Sembari menikmati secangkir cappuccino di depan kopontren, di tengah hiruk pikuk santri mengantri, untuk memenuhi kebutuhan mereka, walau hanya untuk sebatang rokok, atau hanya duduk-duduk nimbrung beradu cerita liburan. Aku memperhatikan mata-mata santri yang lalu lalang, mungkin aku akan menemukan mata yang indah seperti mata bocah itu, tapi aku tak menemukan mata seperti itu, membuatku berpikir, bisa jadi mata bocah itu memang satu-satunya mata yang paling indah di dunia, dan aku berangan, andai memeliki mata seperti itu, agar aku bisa melihat dunia dengan berbeda, tentulah menyenangkan bila punya mata seperti itu batinku, apa yang kini aku pandang akan terlihat berbeda.

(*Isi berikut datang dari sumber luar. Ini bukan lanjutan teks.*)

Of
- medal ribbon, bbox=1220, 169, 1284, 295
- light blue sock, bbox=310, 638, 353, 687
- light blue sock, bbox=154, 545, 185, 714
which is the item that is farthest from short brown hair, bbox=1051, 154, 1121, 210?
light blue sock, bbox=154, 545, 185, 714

“Enak ya Dai jadi anak kecil, kayak gak punya beban,” Salung datar, sambil menatap bocah yang berloncat riang,
“Andai bisa kayak anak itu, pasti betah di pondok,”
“Kita cuma gak tau apa yang ada di mata bocah itu,” Seakan baru sadar dari perkataan salung.

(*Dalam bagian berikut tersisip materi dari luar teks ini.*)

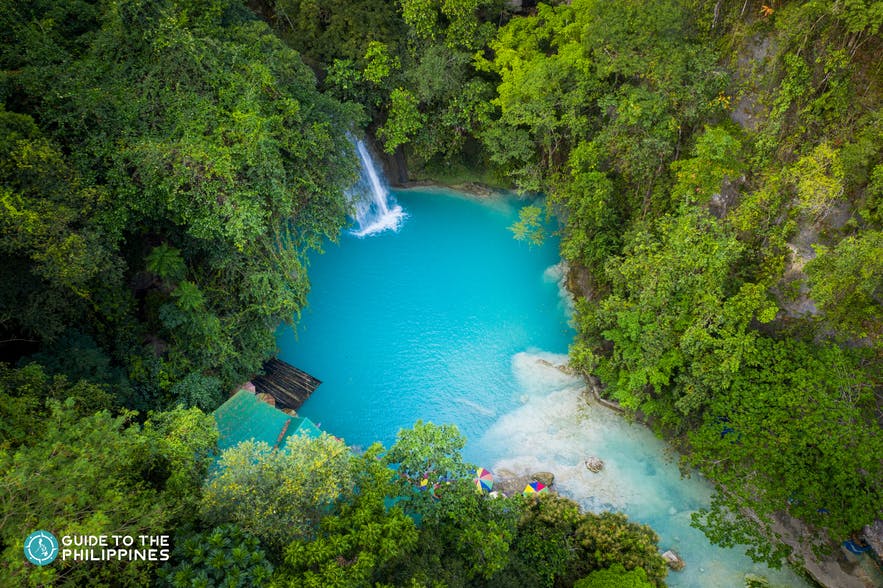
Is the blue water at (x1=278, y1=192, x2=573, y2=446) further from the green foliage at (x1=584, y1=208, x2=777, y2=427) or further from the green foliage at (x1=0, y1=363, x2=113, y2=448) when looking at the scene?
the green foliage at (x1=0, y1=363, x2=113, y2=448)

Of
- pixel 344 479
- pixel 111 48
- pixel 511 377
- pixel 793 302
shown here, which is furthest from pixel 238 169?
pixel 793 302

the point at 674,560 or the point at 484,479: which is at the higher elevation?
the point at 484,479

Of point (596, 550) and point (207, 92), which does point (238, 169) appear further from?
point (596, 550)

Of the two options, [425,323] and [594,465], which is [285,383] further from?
[594,465]

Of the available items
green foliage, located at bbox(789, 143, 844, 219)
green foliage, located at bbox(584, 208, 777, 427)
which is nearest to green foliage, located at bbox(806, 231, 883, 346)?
green foliage, located at bbox(789, 143, 844, 219)

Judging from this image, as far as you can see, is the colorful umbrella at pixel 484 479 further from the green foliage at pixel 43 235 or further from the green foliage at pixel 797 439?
the green foliage at pixel 43 235

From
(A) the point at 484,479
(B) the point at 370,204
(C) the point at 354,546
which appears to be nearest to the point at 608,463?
(A) the point at 484,479
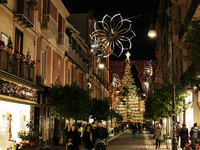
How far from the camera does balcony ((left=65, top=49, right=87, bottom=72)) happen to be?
35928mm

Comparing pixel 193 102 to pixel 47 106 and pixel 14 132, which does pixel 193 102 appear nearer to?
pixel 47 106

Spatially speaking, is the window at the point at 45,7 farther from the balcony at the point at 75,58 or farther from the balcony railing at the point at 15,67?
the balcony at the point at 75,58

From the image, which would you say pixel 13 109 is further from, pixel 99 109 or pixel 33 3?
pixel 99 109

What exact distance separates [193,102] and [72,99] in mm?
9707

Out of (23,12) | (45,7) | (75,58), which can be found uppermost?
(45,7)

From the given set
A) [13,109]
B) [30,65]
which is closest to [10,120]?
[13,109]

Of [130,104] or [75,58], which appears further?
[130,104]

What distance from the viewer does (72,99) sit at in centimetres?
2730

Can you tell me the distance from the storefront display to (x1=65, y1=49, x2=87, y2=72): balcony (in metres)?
14.4

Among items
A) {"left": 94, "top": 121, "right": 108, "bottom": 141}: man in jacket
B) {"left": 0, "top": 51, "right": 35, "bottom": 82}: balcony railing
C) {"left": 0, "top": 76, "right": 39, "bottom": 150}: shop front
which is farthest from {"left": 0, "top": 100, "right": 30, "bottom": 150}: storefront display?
{"left": 94, "top": 121, "right": 108, "bottom": 141}: man in jacket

Yah, orang-orang hanya tidak tau apa yang ada di mata bocah itu, kini aku mengerti, kenapa bocah itu terlihat selalu berlarian riang, karena ia tengah berlarian mengejar capung yang hanya bisa dilihat matanya, mata bocah itu pastilah melihat sekawanan burung terbang merendah bagai hendak hinggap di kepalanya, hingga ia mengibas-ngibaskan tangan menghalau, agar burung-burung itu kembali terbang, ketika berjongkok pastilah bocah itu sedang begitu senang memandangi seekor kumbang muncul dari celah gerbang, semua itu mungkin karna mata mungil indah bocah itu bisa melihat dunia yang berbeda, atau karena mata mungil itu memang menyimpan dunia.